BAE'nin Washington büyükelçisi Uteybe'nin geçtiğimiz yıl içerisinde sızan e-maillerinden de, Hannah'ın Türkiye karşıtı kumpas veya politikaların oluşmasında büyük çaba harcadığı açıkça görülüyor. 11-14 Haziran tarihlerinde, FDD'nin BAE devlet yetkilileriyle gerçekleştirmeyi planladığı bir konferansın gündem maddeleri tartışılırken Hannah'ın ortaya koyduğu gündem maddeleri şöyle: Erdoğan'ın başkanlığının doğuracağı sonuçlar, Erdoğan'ın bölgedeki rolü ve hedefleri, Kürt meselesi, Türkiye'nin zikredilen ülkelere yönelik politikaları, ABD ile BAE'nin Türkiye'yi daha iyi davranış sergilemeye yönlendirmek ya da mecbur etmek için atabileceği adımlar, siyaset, ekonomi ve güvenlik açısından kullanılabilecek araçlar.

FDD danışmanı Hannah'ın 15 Temmuz'dan tam bir ay önce Foreign Policy dergisine yazdığı bir yazı, bu ekibin darbe girişiminin bir parçası olduğunu ya da darbeyle koordineli olduklarının çok açık bir göstergesi olarak okunabilir. Hannah 15 Haziran'da yazdığı makalesinde; "Türkiye'de hala bir darbe riski var. Türkiye, yoldan çıkan bir NATO müttefiki ve er ya da geç bir hesaplaşma günü ihtimal dahilinde" diyerek makalesini şu cümlelerle devam ettiriyor, "Erdoğan'ın Türk siyaseti üzerindeki mutlak hâkimiyeti göz önüne alındığında sorunun büyük bir kısmı Erdoğan'ın ta kendisi. Görevi bıraksa ya da daha kontrollü bir şekilde hareket etse çok daha iyi şeyler olabilir."

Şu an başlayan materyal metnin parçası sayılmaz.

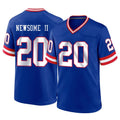 Tlead NY.Giants #20 Greg Newsome II Player Royal Classic Home Game Stitched Jerseys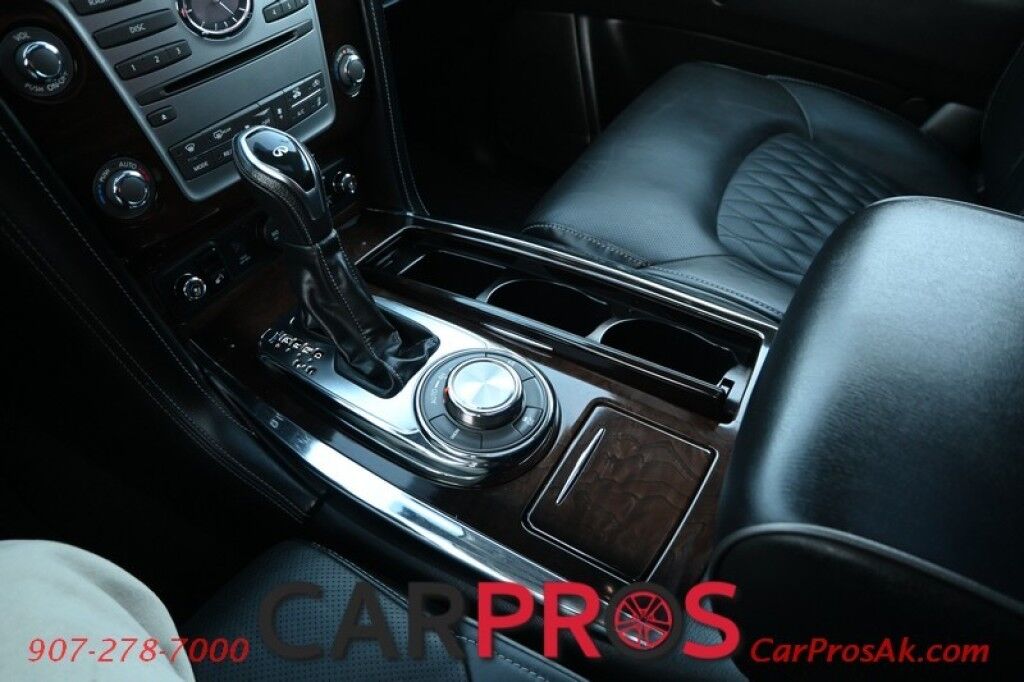 2019 INFINITI QX80 LUXE - All Wheel Drive - 5.6L V8 - Front & Rear Heated Leather Seats - Remote Start - 3rd Row - Seats 7 - Navigation - Backup Camera - Bose Sound System - Bluetooth - Rear Entertainment - 1 Owner Anchorage AK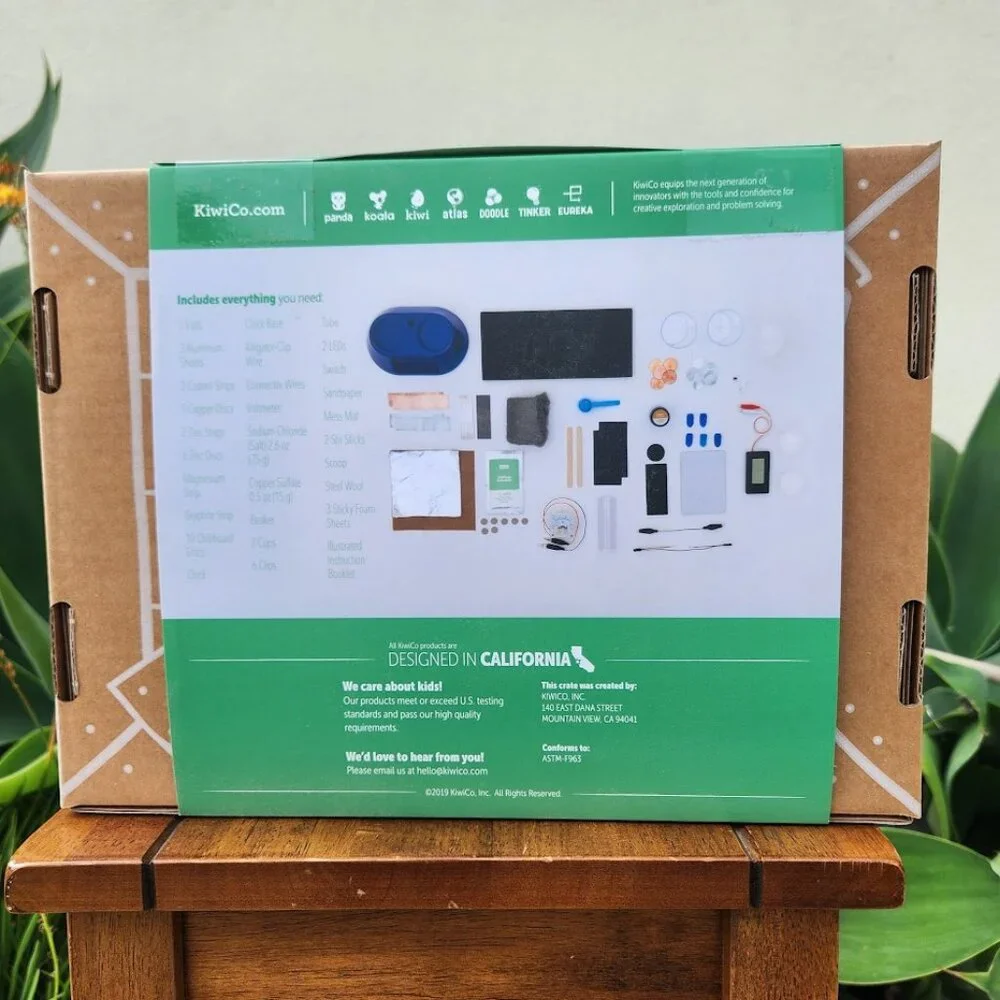 NEW KiwiCo. Kiwi Co. Electrochemistry Lab Chemistry Science Kit Battery Chemistr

ABD'nin Suriye temsilcisi olarak atanacağı konuşulan John Hannah'ın sicili bunun gibi onlarca Türkiye karşıtı söylem, yazı ve eylemlerle dolu.

Hedefinde Türkiye ve özellikle Cumhurbaşkanı Erdoğan olan bu kişinin; Mısır'da Mursi yönetiminin devrilmesi için uluslararası düşünce kuruluşları ve medyada zemin hazırlanmasında, Katar ablukasında, Suudi Arabistan veliaht prensinin 1. veliaht olarak atanmasında, diğer prenslere karşı yapılan gözaltı operasyonlarında, Lübnan Başbakanı Hariri'nin Suudi Arabistan'da rehin tutulmasında, 15 Temmuz darbe girişiminde, 17/25 Aralık ile başlayan ve Sarraf davası ile devam eden kumpasta, ABD'nin Kudüs kararında ve bunun gibi birçok bölgesel operasyonda yer alan küresel ekibin bir parçası olduğunu açık kaynakları tarayarak bile ortaya koyabiliriz. Daha önce bu konularla ilgili birkaç yazı yazmıştım.

ABD'nin, bu ismi Suriye temsilcisi olarak atayacağı konusu henüz netlik kazanmış değil. Ancak kimse haberleri yalanlamadı, itiraz da etmedi. ABD yönetimi Suriye konusunda özellikle son zamanlarda yaşanan büyük krizleri, John Hannah gibi problemli isimlerle daha da kötü hale getirmek ister mi istemez mi bunu önümüzdeki günlerde göreceğiz. Ancak bizim de, kırılmış ama sonradan yapıştırılmış su testisinin bir daha kırılmadan bu ismin atanmasını önlemek için ayrıca girişimde bulunmamız da gerekiyor sanırım. Zira Suriye'deki gelişmelerin boyutu ABD'nin yapacağı hataları izlemenin ve sonrasında bunlara karşı tepki vermenin çok daha ötesinde bir değeri ifade ediyor Türkiye açısından. Ancak yine de Hannah, temsilci olarak atanırsa, bu durum ABD'nin Türkiye ile olan ilişkilerden ne beklediğini de açıkça göstermiş olacaktır. O da kaos, gerilim ve güvensizliğin daha da derinleşeceği bir ilişki sarmalı olacaktır kuşkusuz.